→ What to produce:
Produce a faithful copy of the data, one that leaves out the pictures.
:: The data ::
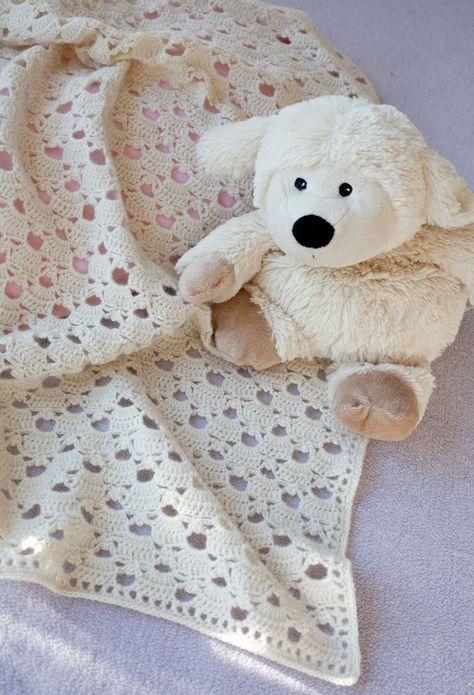 Virka en underbart söt bebisfilt som blir ett minne för livet – passar perfekt till både små pojkar och flickor!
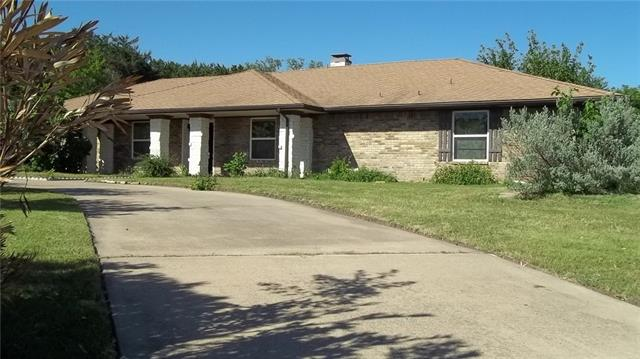 Photo of 202 N Royal Oak Drive  Duncanville  TX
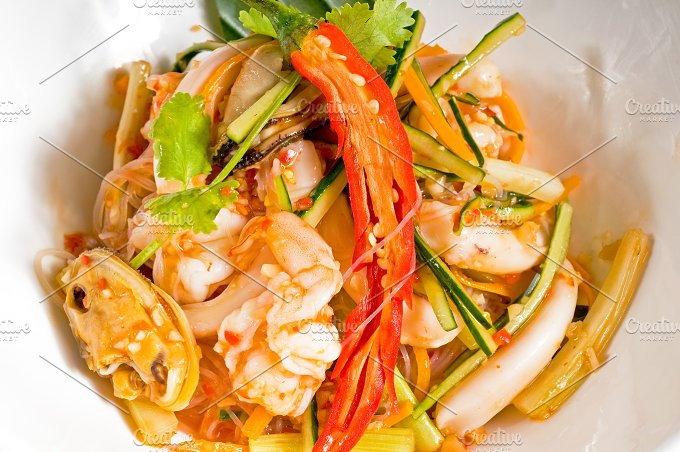 thai seafood salad 04.jpg - Food & Drink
:::
→ Solution:
 Virka en underbart söt bebisfilt som blir ett minne för livet – passar perfekt till både små pojkar och flickor!
 Photo of 202 N Royal Oak Drive  Duncanville  TX
 thai seafood salad 04.jpg - Food & Drink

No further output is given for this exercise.